そして長らく「書」の倉庫を管理してきた官吏たちは、あからさまに「輸入超過」(←百年越しの素敵な素敵な片想い!)である「書」の流通と、輸出が好調である「ビデオゲーム」という名の二次元表現の流通の間に互換性を認めて、輸出入の相殺、「等価交換」が可能であるという理論もしくは科学もしくは美学もしくは宗教もしくは政治もしくは財務計算が成り立てば、長年の輸入超過を相殺できるかもしれないと考えつつあるらしい。

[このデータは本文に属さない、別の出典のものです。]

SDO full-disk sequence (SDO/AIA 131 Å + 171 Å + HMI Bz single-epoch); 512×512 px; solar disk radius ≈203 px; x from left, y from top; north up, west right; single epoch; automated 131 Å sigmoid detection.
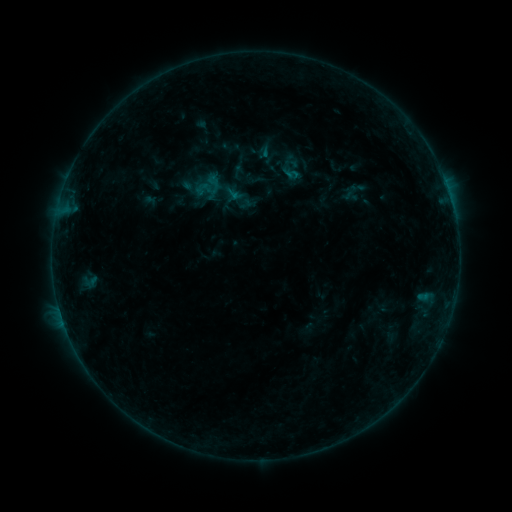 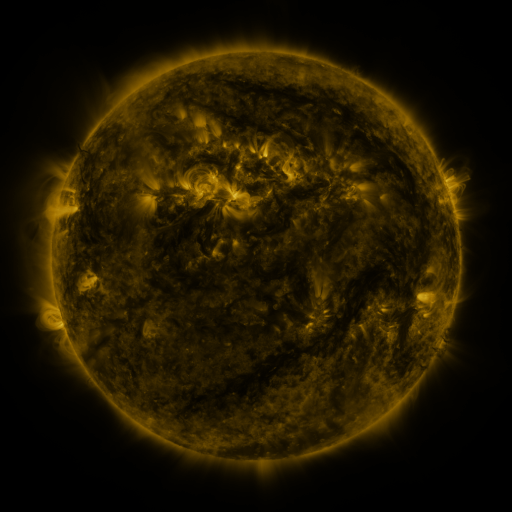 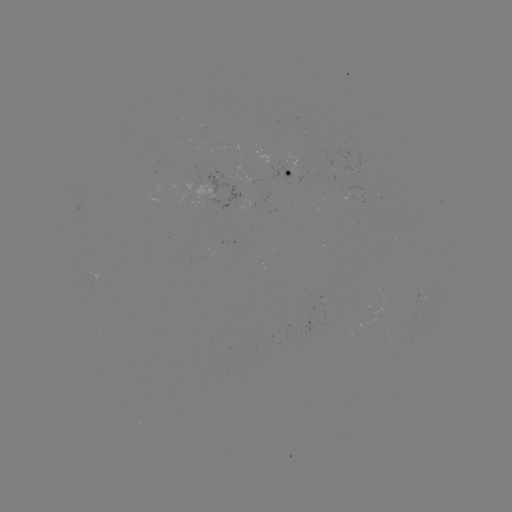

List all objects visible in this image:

参考:http://d.hatena.ne.jp/tsiraisi/20130220/p1

ユーラシア大陸の反対側で綴られた書物の「読み方」の位置づけすら、はたして大丈夫なのか、はっきりしないところへ持ってきて、なんとも壮大な大技を構想したものだと思うけれど、

吉田寛先生の双肩にかかる期待は、とてつもなく大きいと言わざるを得まい。希代のほら吹きで終わるのか、それとも、「書の国」を救う偉人、マルクスを超える東アジア発祥の「二次元表現の資本論」の発案者として後世に名を残すのか!

日本人のための世界史入門 (新潮新書)

日本人のための世界史入門 (新潮新書)

今ニッポンで最も多くの「物語」を読み、片想いを語らせれば右に出る者のない小谷野敦のクラシック音楽観が信じがたいほど無骨であることは、書の国ニッポンと音楽の国ドイツが決して「相思相愛」ではありえないことの何よりの証左であり、「音楽の国」に懸想した人々の熱に浮かされた不出来な物語はオトナの鑑賞に耐えない、ということでもあろう。丸山昌男がドイツ音楽ファンであったというような「美談」に我々は惑わされてはいけないのである。